The point of all this is essentially to assess potential bias against anybody in a protected category: race, ethnicity, sex, for example. Those selected to move forward or given a classification by a AEDT would be analyzed with a view to identifying bias or lack of it. In New York City the following questions can tentatively be answered here (next steps: ask your lawyer):
The audit would require an “independent auditor” – person or group not connected to the development or use of an AEDT responsible for an audit. Potentially, this would allow for consultants/contractors to be brought in and could mean legitimately using an in-house compliance team, if independent in the way mandated.

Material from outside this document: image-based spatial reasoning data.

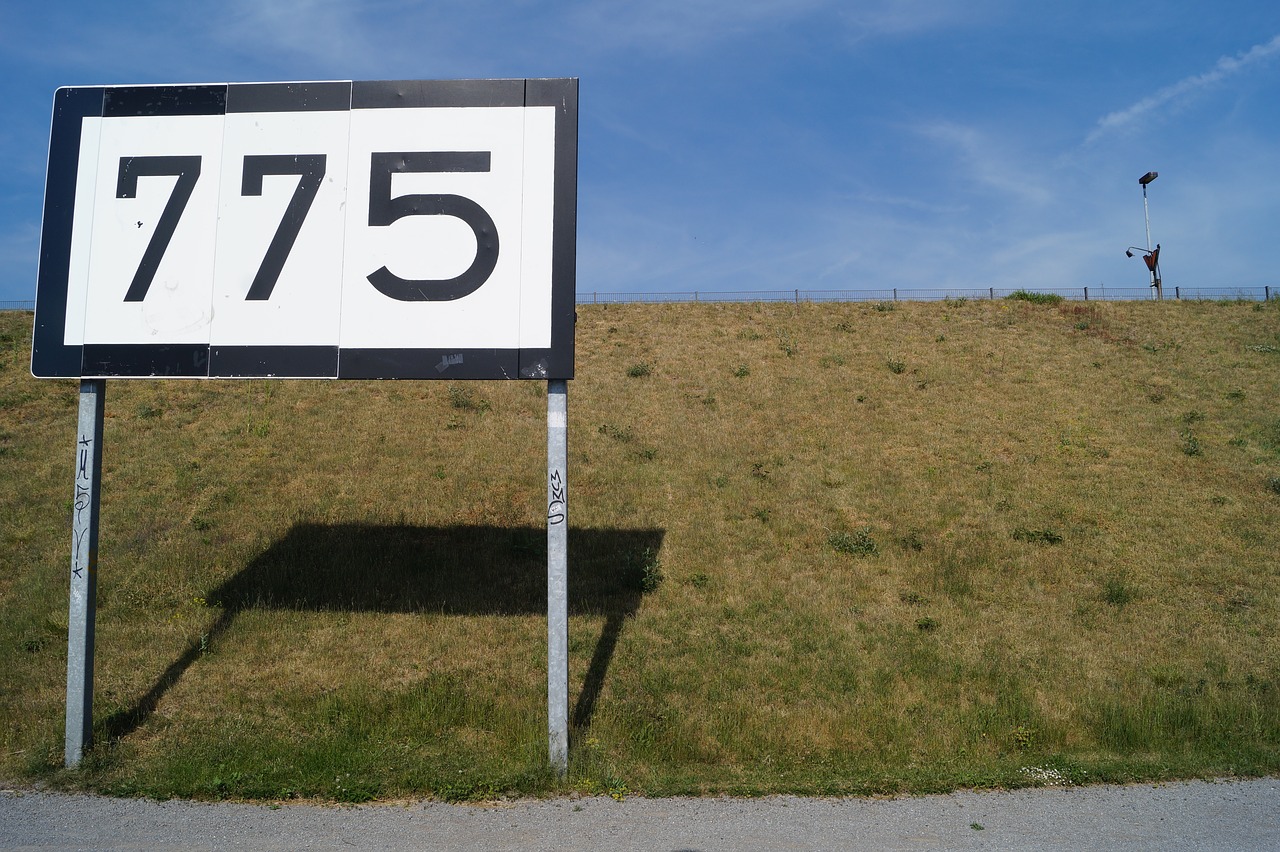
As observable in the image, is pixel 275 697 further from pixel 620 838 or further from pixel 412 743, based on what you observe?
pixel 620 838

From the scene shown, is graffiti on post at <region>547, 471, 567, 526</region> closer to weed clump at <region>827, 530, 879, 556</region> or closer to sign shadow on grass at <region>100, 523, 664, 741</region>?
sign shadow on grass at <region>100, 523, 664, 741</region>

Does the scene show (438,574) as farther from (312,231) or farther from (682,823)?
(682,823)

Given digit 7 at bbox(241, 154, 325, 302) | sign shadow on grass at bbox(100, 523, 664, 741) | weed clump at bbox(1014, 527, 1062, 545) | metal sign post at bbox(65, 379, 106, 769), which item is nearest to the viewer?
metal sign post at bbox(65, 379, 106, 769)

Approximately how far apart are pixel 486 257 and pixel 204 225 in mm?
3174

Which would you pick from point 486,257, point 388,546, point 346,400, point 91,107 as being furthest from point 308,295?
point 346,400

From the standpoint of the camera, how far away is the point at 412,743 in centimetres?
826

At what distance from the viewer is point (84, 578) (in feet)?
27.2

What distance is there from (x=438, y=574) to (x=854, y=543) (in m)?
7.30

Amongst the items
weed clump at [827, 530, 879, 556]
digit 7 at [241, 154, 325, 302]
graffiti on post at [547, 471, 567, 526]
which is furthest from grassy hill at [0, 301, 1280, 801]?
digit 7 at [241, 154, 325, 302]

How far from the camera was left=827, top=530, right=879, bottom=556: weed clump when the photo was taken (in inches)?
555

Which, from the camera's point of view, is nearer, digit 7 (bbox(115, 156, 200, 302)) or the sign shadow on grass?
digit 7 (bbox(115, 156, 200, 302))

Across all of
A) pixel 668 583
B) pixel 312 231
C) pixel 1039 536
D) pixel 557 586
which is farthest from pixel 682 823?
pixel 1039 536

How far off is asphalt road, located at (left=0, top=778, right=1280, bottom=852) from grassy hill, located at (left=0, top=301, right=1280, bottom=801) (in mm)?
329

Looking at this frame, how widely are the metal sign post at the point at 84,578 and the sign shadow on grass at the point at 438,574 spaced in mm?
1799
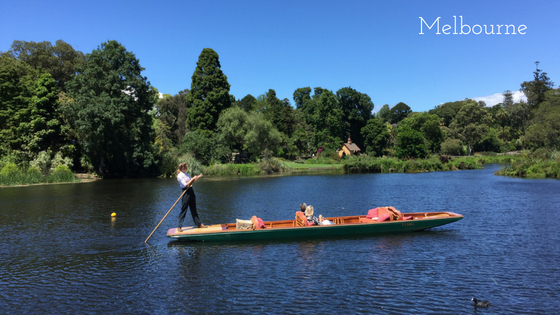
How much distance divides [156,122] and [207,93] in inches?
445

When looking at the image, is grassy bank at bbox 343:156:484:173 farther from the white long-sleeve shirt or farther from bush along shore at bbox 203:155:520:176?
the white long-sleeve shirt

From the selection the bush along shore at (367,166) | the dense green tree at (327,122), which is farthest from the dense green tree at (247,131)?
the dense green tree at (327,122)

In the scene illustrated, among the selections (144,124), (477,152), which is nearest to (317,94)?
(477,152)

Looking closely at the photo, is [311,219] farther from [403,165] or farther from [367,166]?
[403,165]

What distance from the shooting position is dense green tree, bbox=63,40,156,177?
4231cm

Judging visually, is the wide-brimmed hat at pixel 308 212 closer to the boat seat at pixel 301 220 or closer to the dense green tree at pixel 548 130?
the boat seat at pixel 301 220

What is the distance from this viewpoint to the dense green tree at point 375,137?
8369 centimetres

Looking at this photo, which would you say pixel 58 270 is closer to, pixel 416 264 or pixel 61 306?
pixel 61 306

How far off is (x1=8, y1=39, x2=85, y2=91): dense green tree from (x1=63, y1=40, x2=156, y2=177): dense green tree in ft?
46.7

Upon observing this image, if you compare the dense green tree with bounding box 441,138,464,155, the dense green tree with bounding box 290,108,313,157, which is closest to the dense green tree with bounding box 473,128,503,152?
the dense green tree with bounding box 441,138,464,155

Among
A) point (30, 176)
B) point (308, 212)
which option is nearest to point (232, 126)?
point (30, 176)

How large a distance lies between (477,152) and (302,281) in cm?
9381

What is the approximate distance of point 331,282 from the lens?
10477mm

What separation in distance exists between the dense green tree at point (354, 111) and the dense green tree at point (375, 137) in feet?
13.0
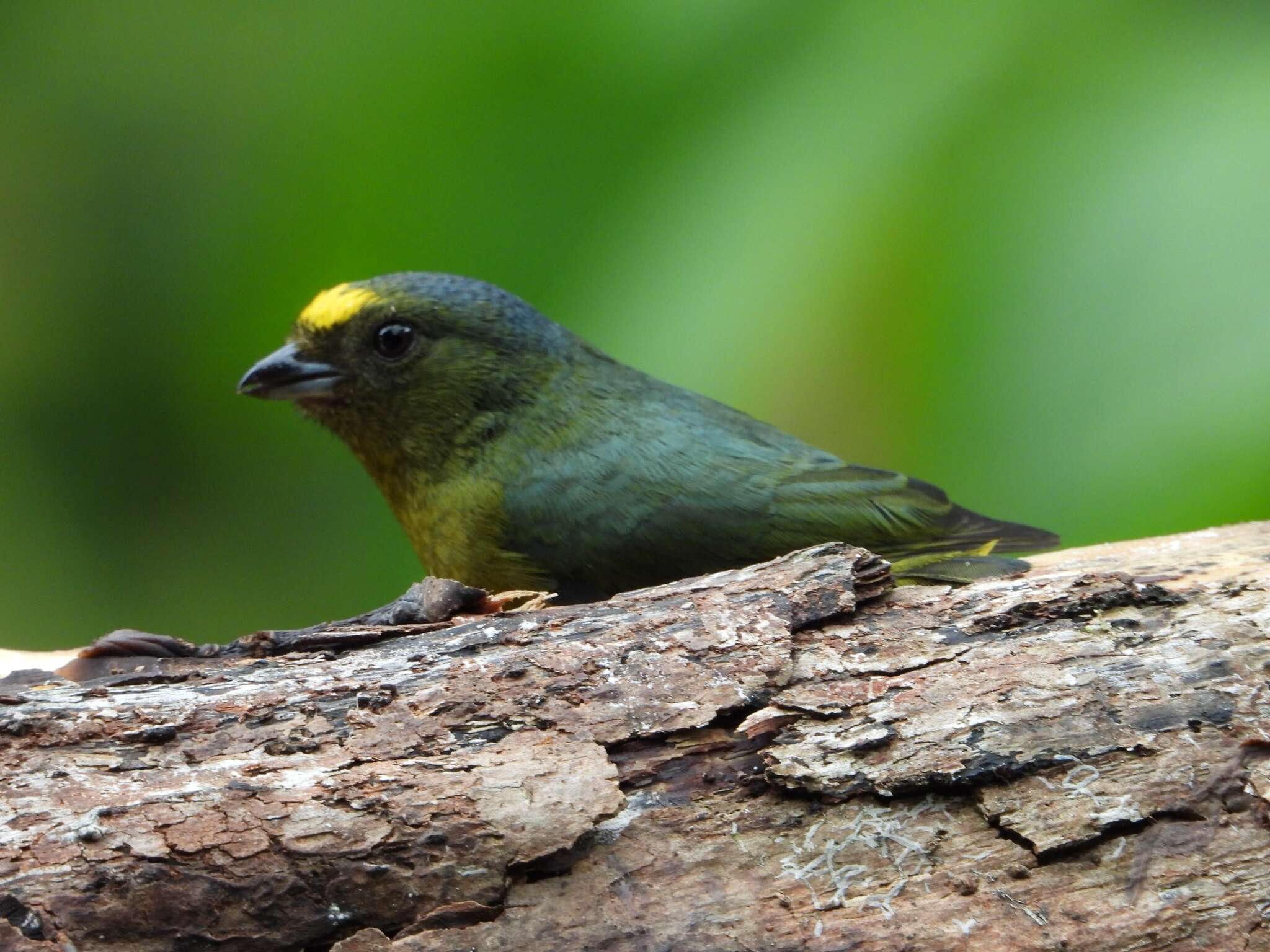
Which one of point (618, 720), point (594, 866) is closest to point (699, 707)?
point (618, 720)

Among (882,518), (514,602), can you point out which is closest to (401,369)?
(514,602)

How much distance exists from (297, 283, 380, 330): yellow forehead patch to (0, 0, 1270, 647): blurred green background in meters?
0.97

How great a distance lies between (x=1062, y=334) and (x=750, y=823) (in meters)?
2.42

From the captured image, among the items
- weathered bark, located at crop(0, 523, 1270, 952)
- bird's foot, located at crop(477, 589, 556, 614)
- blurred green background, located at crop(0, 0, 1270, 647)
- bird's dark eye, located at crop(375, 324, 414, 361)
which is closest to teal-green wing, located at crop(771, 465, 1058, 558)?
blurred green background, located at crop(0, 0, 1270, 647)

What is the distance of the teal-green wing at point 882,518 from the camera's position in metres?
3.50

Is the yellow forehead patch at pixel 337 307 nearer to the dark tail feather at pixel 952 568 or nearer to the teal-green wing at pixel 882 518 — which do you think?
the teal-green wing at pixel 882 518

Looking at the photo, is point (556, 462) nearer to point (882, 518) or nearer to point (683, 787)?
point (882, 518)

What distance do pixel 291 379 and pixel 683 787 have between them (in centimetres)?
235

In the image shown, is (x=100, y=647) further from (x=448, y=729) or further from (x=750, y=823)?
(x=750, y=823)

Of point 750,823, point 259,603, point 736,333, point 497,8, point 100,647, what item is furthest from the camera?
point 259,603

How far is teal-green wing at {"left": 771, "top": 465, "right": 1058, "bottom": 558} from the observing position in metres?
3.50

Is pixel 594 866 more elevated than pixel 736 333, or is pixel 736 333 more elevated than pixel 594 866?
pixel 736 333

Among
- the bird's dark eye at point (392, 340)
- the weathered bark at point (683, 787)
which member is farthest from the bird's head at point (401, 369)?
the weathered bark at point (683, 787)

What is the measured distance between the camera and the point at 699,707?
230 centimetres
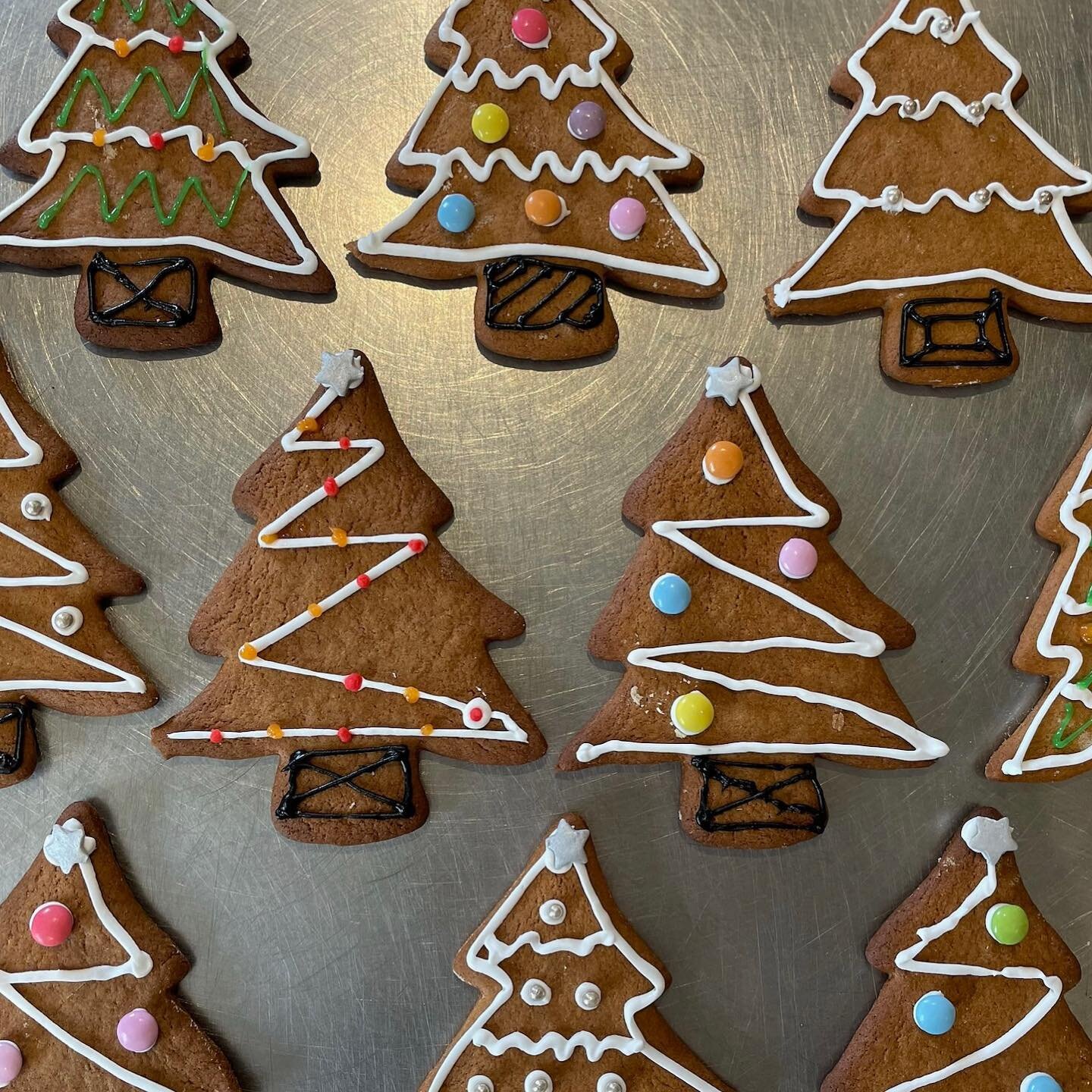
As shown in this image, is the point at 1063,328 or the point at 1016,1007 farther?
the point at 1063,328

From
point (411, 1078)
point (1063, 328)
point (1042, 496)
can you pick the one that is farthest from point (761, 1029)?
point (1063, 328)

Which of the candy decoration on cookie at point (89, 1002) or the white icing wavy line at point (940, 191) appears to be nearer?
the candy decoration on cookie at point (89, 1002)

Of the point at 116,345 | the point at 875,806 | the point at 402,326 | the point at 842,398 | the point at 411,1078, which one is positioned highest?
the point at 842,398

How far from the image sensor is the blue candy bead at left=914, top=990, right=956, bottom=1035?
1.86 metres

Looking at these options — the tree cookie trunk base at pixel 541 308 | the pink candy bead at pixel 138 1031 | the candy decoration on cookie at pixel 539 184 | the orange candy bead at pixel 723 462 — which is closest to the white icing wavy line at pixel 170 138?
the candy decoration on cookie at pixel 539 184

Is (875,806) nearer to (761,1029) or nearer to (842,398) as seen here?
Result: (761,1029)

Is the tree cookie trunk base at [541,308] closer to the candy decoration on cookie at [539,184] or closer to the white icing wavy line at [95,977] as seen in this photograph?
the candy decoration on cookie at [539,184]

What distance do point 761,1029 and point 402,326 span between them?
164cm

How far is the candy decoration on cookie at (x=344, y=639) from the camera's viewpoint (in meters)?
1.88

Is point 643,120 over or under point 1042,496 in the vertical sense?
over

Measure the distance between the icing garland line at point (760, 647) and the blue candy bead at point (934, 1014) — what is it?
→ 499 mm

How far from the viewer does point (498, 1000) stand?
183 cm

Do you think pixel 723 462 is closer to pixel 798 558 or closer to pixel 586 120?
pixel 798 558

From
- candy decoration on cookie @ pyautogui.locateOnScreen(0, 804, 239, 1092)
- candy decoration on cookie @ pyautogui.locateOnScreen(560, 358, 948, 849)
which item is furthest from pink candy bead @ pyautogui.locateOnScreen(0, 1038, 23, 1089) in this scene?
candy decoration on cookie @ pyautogui.locateOnScreen(560, 358, 948, 849)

Informing Candidates and/or Employees?
Giving notice would or could entail posting the notice of AEDT use on the careers or jobs (as applicable in each instance), section of the company website, job posting, or email to candidates or employees.
Plan of attack?
- Don’t limit your evaluations to your own AEDTs: Study vendors used by your company and AEDT tech used on your behalf, as legal responsibility could be open to question, probably depending on a slew of variants.
- Figure out the “Independent Auditor” question and conduct an audit of your AEDT(s) and look into:
- Related data collected and why
- Full analysis of protected groups and comparative results
- Methods and goals of data analysis
- Criteria in place to decide success
- Transparency of these and related processes
- Give notice as described and provide alternatives/opt-out
- Find your own alternative if negative outcomes are identified
In October, the Biden administration published: Blueprint for an AI Bill of Rights. Here’s a quote to get you in the festive mood:
“Among the great challenges posed to democracy today is the use of technology, data, and automated systems in ways that threaten the rights of the American public. Too often, these tools are used to limit our opportunities and prevent our access to critical resources or services. These problems are well documented. In America and around the world, systems supposed to help with patient care have proven unsafe, ineffective, or biased. Algorithms used in hiring and credit decisions have been found to reflect and reproduce existing unwanted inequities or embed new harmful bias and discrimination. Unchecked social media data collection has been used to threaten people’s opportunities, undermine their privacy, or pervasively track their activity—often without their knowledge or consent.”
After all the cynicism prevalent in 2022, doesn’t that remind you of the final scene of A Christmas Carol?